When on her hair she sets a crown of grass
The thought has no more room for other lady,
Because she weaves the yellow with the green
So well that Love sits down there in the shade,–
Love who has shut me in among low hills
Faster than between walls of granite-stone.

She is more bright than is a precious stone;
The wound she gives may not be healed with grass:
I therefore have fled far o’er plains and hills
For refuge from so dangerous a lady;
But from her sunshine nothing can give shade,–
Not any hill, nor wall, nor summer-green.

A while ago, I saw her dressed in green,–
So fair, she might have wakened in a stone
This love which I do feel even for her shade;
And therefore, as one woos a graceful lady,
I wooed her in a field that was all grass
Girdled about with very lofty hills.

Yet shall the streams turn back and climb the hills
Before Love’s flame in this damp wood and green
Burn, as it burns within a youthful lady,
For my sake, who would sleep away in stone
My life, or feed like beasts upon the grass,
Only to see her garments cast a shade.

How dark soe’er the hills throw out their shade,
Under her summer green the beautiful lady
Covers it, like a stone cover’d in grass.
I'll Poke a Journal
homeophonic version, by me

I’ll poke a journal, grand search I adumbrate’s
on June, to lasso! and I’ll be on, cheered equally,
quondam. See paired a low color nail air; but
all my odyssey operates on changing verity,
see a barber to nail a door a picture:
cheaper, licentious, come, fosse donna.

Similarly, quest a nova, dawn, ah
see, stodgy lot, a comb, a nave of lumber;
chain on the move, say anon come aperture,
eldritch tempo, cherries, cold and calling,
itchily faught, ornately beyond, coinvaded,
perchingly, copper of florets aid Araby.

Go on, dell a haw in, test ungarlanded herb, a
trade I lament and a straggled tread on a
perch, easy mischief, crisp yellow a lover’d
see, belch Amor, leave any star all umbrage,
aim us erratic in trapeze, a shoal ecole,
peal forte, assay shellac, all seen, a picture.

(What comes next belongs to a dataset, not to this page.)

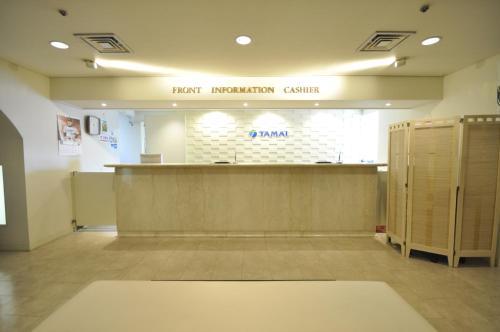 Hotel Tamai image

Law, sue a belle, it’s a happier virtue; chap it raw,
I’ll cope or sue anon, pose an arbor herbal,
choose a fugitive per peony, percolate
perpetual scamper at a coattail, don a
dolls aluminum hippo far under a
porch, honey, marry me, never undiverted.

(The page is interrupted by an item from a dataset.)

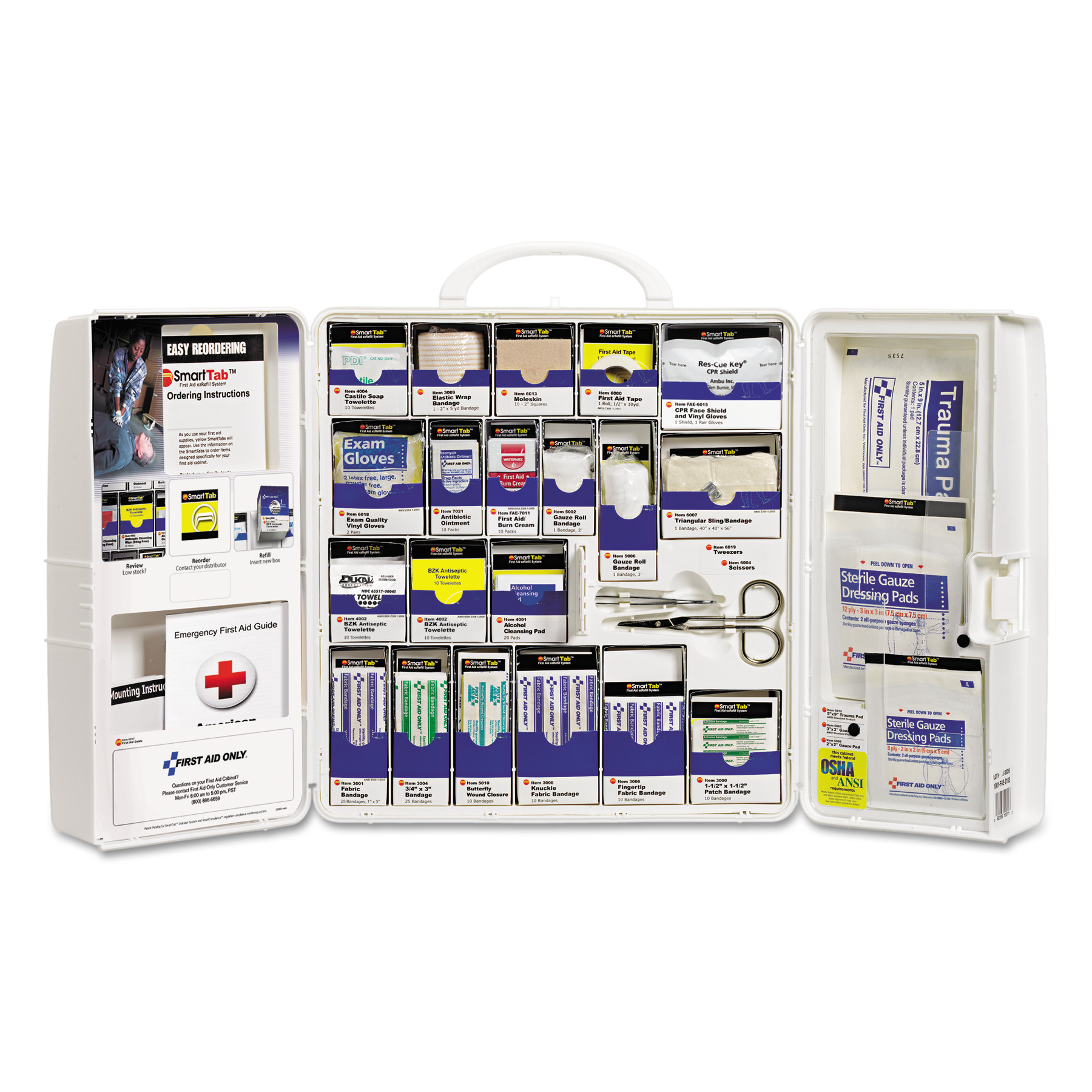 First Aid Only 50 Person Large SmartCompliance Plastic Cabinet w/o Medications, 206 Pc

Yellow vied outage, a vestigial verity.
See fate arch elaborate mess in petrol.
A more choppered opera, lasso a number,
undo a locked chest in umbel, perturbed.
Enamored, come on, confute on a
choosy internal dull (Tease me!) colly.

Maw, bend, return-around, O I fume, I call, I
prime a check west, O lignum olive, earth,
so inflame me, come, asshole, far belladonna,
day me; chain me, torrid or mere in Petra;
toil me, O tempo, eager posse in dolor, be
sole pervader, do swipe any penumbra.

Conned on cake, a leaf in punier amber,
sot unbelievered, a large eve on a dawn, a
lawn for sparrow, come warm petra, soft erba.

2 comments:

Unknown said...

Agreed, on the loveliness of the Schuyler translation. It's a small miracle that he got it into such plainspoken language, given the difficulty of the required rhyme scheme. But in the end, the Dante poem, of unrequited love and the natural world, is akin to much of Schuyler's best poetry.
Do you know when the Schuyler translation first saw print? In "Freely Espousing" it's credited as having been in Partisan Review, but not sure of the year.
Claude Peck
Minneapolis

Unknown said...

A good translation of this poem was made by the Welsh poet and medievalist Daniel Huws. It appears most recently in his The Quarry (Faber & Faber 1999).